Essentially, we want to generate the best results from the data we have available to us. First we need to identify the variable most relevant to our hypothesis. For example, if we were looking at the number of users that bought something from our eCommerce site by country yet we had the following start data, we might look for data which has no value in regards to the hypothesis we are aiming for:

Country   /   Int. dialing code    /   Number of shoppers   /   Total sold items
UK        /   44                   /   16,023               /   46,980
Germany   /   49                   /   23,387               /   49,756

Clearly both the Country and the International dialing code do not need to be included in the same data-set as they present the same information.

Row Compression

Once we’ve identified the key features (feature selection) we may then want to consider Row Compression.

Row compression, sometimes referred to as deep compression, compresses data rows by replacing patterns of values that repeat across rows with shorter values.

A good example of Row Compression might be age. We can probably find good groupings of age, so rather than having a row each for 20, 21, 22,,, 31, 32, 33, 34,,, etc, we may opt for groups of data:

  • 19-24
  • 25-29
  • 30-34

We may chose to refine by smaller or larger group sizes, but be warned, whilst we want to reduce where we can, we do not want to dilute the value of the data. If we narrowed too far, perhaps 20-30, 30-40, etc yet our sales people want to know how to target students in the 16-21 range for example, we may find that the row compression has actually lost valuable data with regards to this age group.

One-hot Encoding

This is where we consider a number of recurring categories, perhaps countries for example:

  • China
  • Australia
  • Turkey

Each category (variable) is converted into a dummy variable which is a binary representation for that category. For example:

one-hot-encoding

But why might we do this? One of the main reasons is that many algorithms and scatter-plots just don’t like non-numerical data.

Missing Data

The final piece to the jigsaw is how to deal with small amounts of missing data, for example, perhaps you want to analyse weather data and specifically things like wind speed, rain fall, and hours of sun, yet as you begin to collect this data, you find that the monitoring stating suffered some loss of data at several points throughout the year, the data that is missing is minor, but it is missing all the same. The best way to deal with this is to ‘guess’ the missing data, having some number (based on the numbers around it) is better than simply discarding the row, furthermore, if you had a small data-set, then every row is precious.

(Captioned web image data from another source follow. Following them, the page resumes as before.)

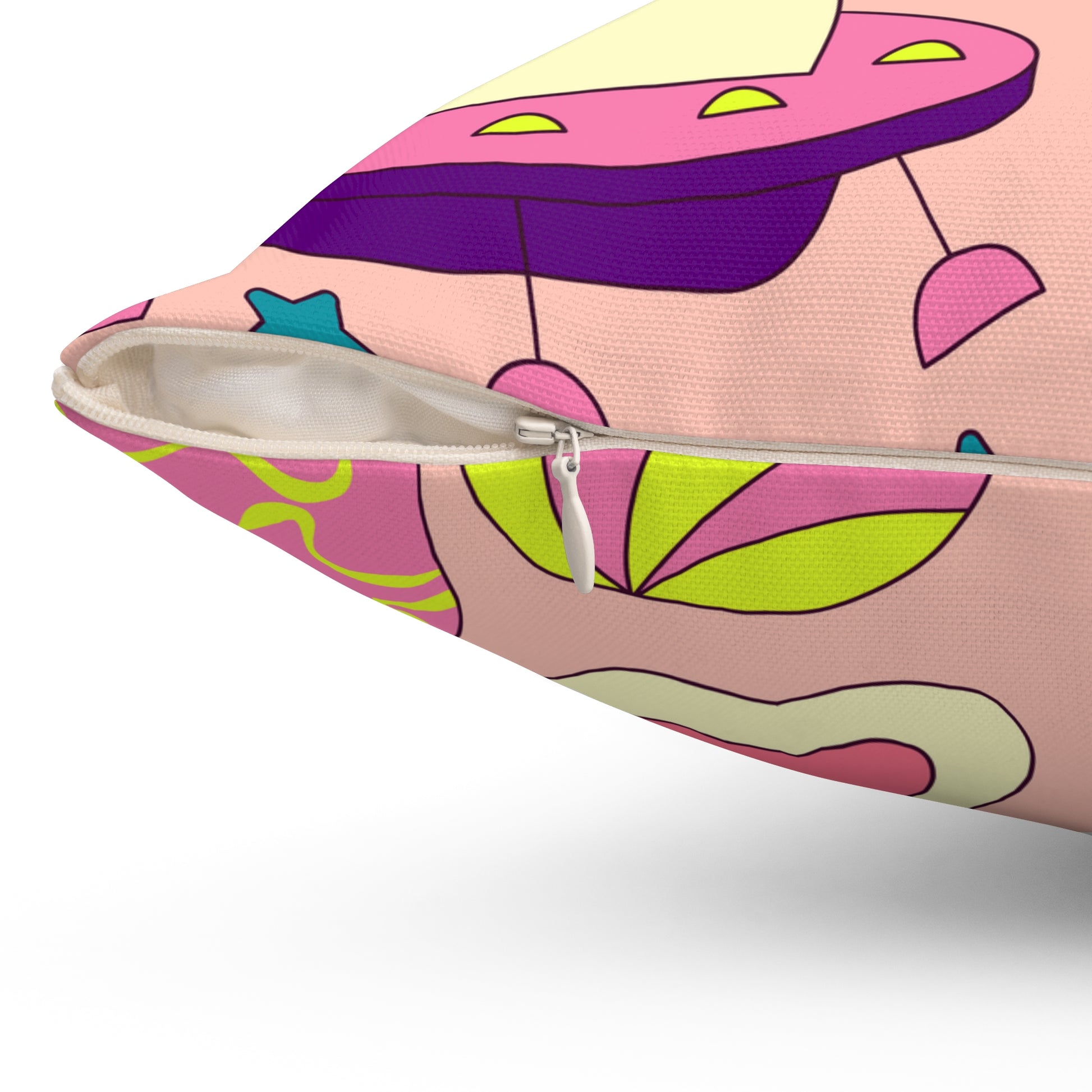 Trippy Spaceships Pink Spun Polyester Square Pillow, Artsulli - Art is Long, Life is Short, Home Decor, , , , , , , 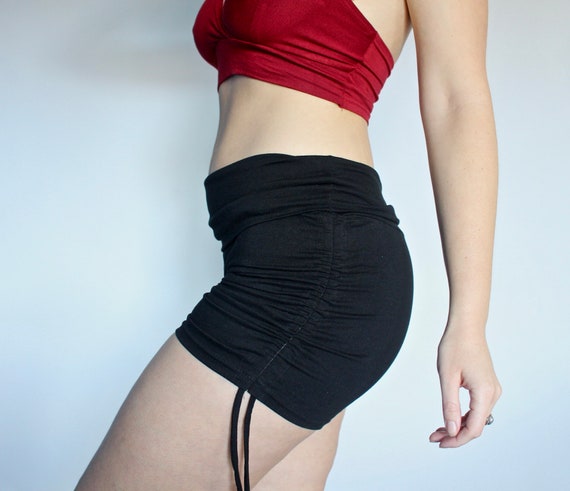 Cinched Booty Shorts Mid High Waist Hot Yoga Pants Sexy Boho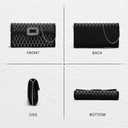 Rhinestone Handmade Evening Clutch Purses for Women, Formal Clutch Purse for Wedding, Party, Prom, Cocktail, Dinner (Black and Diamond Stripes)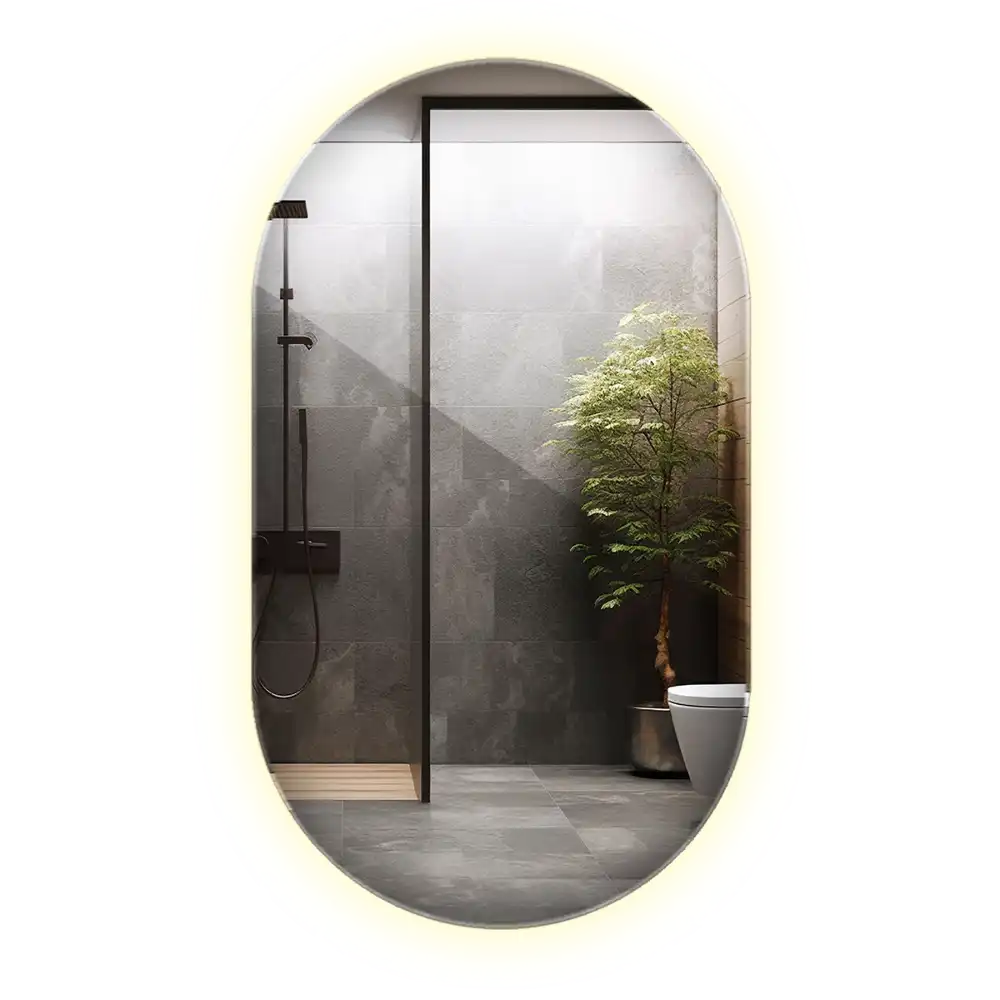 LED oval mirror decorative hanging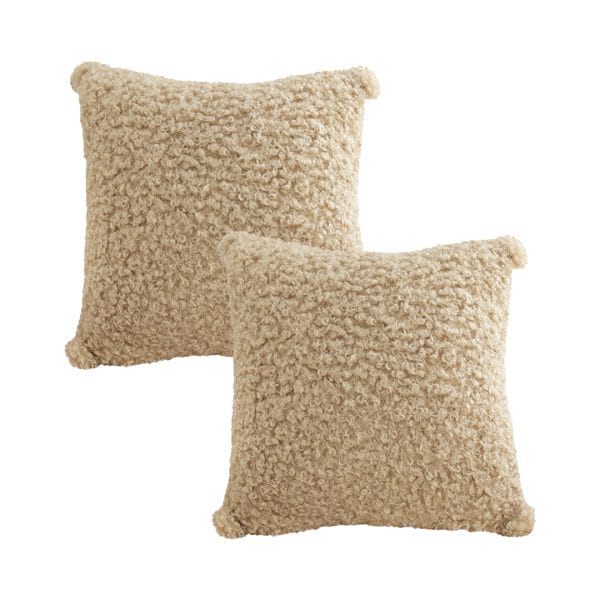 SOGA 2X 45cm Warm Beige Bouclé Comfort Pillowcase - Image 2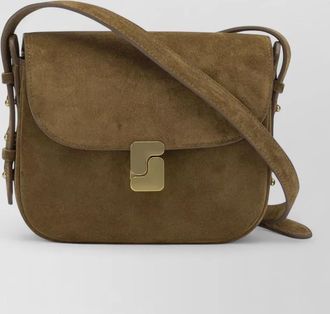 SOEUR bellissima mini suede crossbody bag buckle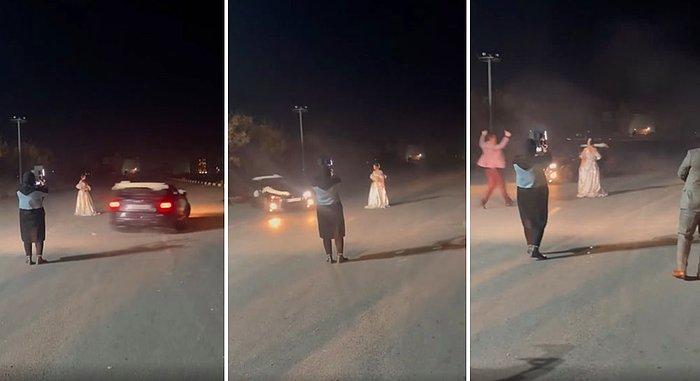 Evlendiği Kadının Etrafında Arabayla Drift Atıp Lastik Yakan Hızlı ve Öfkeli Damat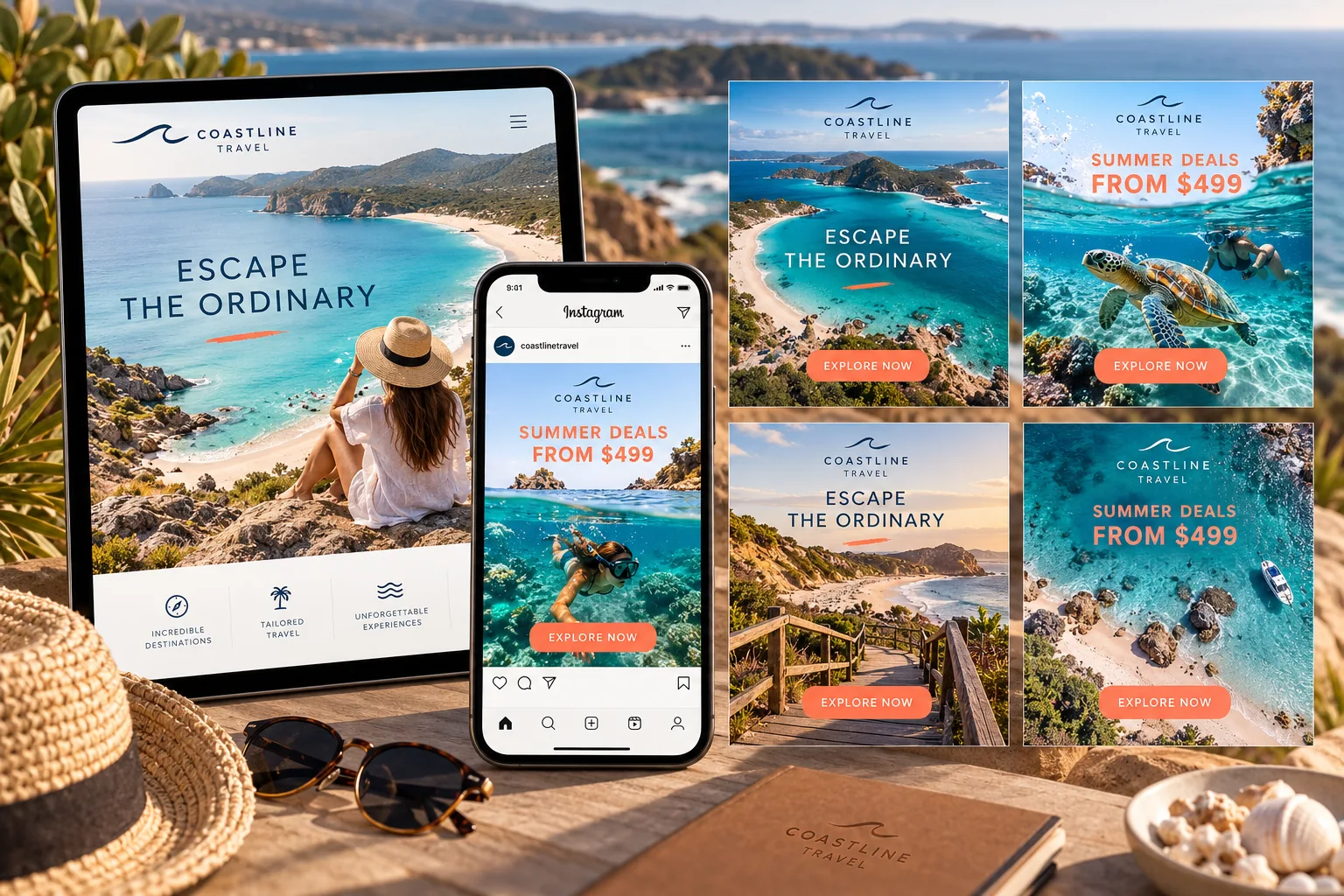 Melbourne Design Studio concept for Coastline Travel Social Ad Campaign, presented as a professional social media campaign design portfolio example.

Depending on the types of data you need to ‘guess’ might dictate how you go about this, but here are some possibilities.

Mode Value

You can approximate the missing data using the mode average. The mode is the single most common variable value in this set of data. This works best with categorical data (positive/negative, true/false, simple rating systems etc).

Median Value

Another option is to use the median value. This is essentially the data from the middle of the data-set. This is useful for continuous variables, variables that can move a lot and have an infinite number of contributory variables, such as house prices, or perhaps, stock prices.

The Weather example…

Just to come back to the Weather example, neither the mode or the median over the entire data-set would be suitable for missing data, unless your data range is relatively well confined (a single month, or perhaps a single season), should you consider an entire year or a more, then the missing data would have to be dealt with in monthly or seasonal segments as this will represent a truer reflection of the likely weather during this period of time.